MDI has been promising production of the AirPod each year since 2000. As of October 2018, not a single production car has been created. Zero Pollution Motors promised production by mid-2019. However, despite several announcements and prototype testing over the years, the vehicle never reached commercial mass production.

== Technical characteristics ==
(Range, mileage, and speed are claimed by MDI with no independent verification)

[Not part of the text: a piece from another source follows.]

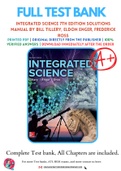 Integrated Science 7th Edition Solutions Manual by Bill Tillery, Eldon Enger, Frederick Ross 9781260084474 Chapter 1-26 Complete Guide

| Technical Characteristics | AIRPod | AIRPod Cargo |
|---|---|---|
| Type | Urban carrier without driving licence |  |
| Number of Seats | 3–4 | 1 |
| Length (m) | 2.07 |  |
| Width (m) | 1.60 |  |
| Height (m) | 1.74 |  |
| Turning radius (m) | 1.90 |  |
| Weight when empty (kg) | 220 | 210 |
| Useful cargo (kg) | - | 300 |
| Cargo (m^{3}) | - | 1.10 |
| Motor | 44P06 with active chamber |  |
| Total cylinder volume (cm^{3}) | 180 (active chamber + expansion chamber) |  |
| Maximum power (kW) | 4 kW (5.45 cv) with 18 bars |  |
| Maximum torque (Nm) | 15 |  |
| Chassis / body | Composite sandwich (glass fiber / polyurethane foam) |  |
| Front wheels | 2 wheel "Diabolo" |  |
| Rear axle | Trailing arms |  |
| Tires | Front: 10×4.00-5 Rear: 100/90-16 |  |
| Brakes | Rear discs |  |
| Steering | Differential adjustment of read wheel speed |  |
| Energy recovery | Electronically controlled alternators during braking |  |
| Tank | Carbon fiber on thermoplastic |  |
| Tank volume (litres) | 175 |  |
| Tank pressure (bar) | 350 |  |
| Stability control | Gyroscopic assisted system with control of trajectory |  |
| Rear view | LCD screen |  |
| Active security | External airbag |  |
| Steering control | Joystick |  |
| Electronics | Onboard Calculator for steering and motor management |  |
| Maximum speed (km/h) | 45 km/h without license – 70 km/h with license |  |
| Range in urban cycle (km) | 220 |  |
| Refuel time (minute) | 1.5 |  |
| Cost per 100 km (€) | 0.5 |  |

== Production model ==
In September 2013, it was claimed that the vehicle would be on sale from summer 2014 with a base model with 100 km range starting at 7000 Euros, and one with an improved engine, that uses some fuel in addition to the compressed air, giving 250 km range for 8000 Euros. The vehicles will be manufactured in Bolotana, Sardinia, Italy.
In August 2014, MDI posted photos of a partially completed demonstration assembly line in their Carros R&D facility, and illustrations and descriptions of the proposed finished assembly line. In March 2016, they posted images showing construction of the forthcoming factory in Sardinia as "underway".

=== US production and sales ===
The vehicles were promoted on the US reality television show Shark Tank in May 2015 by Zero Pollution Motors, where Robert Herjavec offered $5 million for a 50% share in the business which proposed to sell the AirPod for $10,000. Zero Pollution Motors owns the right to build a production plant and has proposed setting up a plant in Hawaii. The investment deal fell through because the company did not hold the rights across North America. The company's website said production in Europe was to be scheduled for the first quarter of 2018 and would accept order reservations.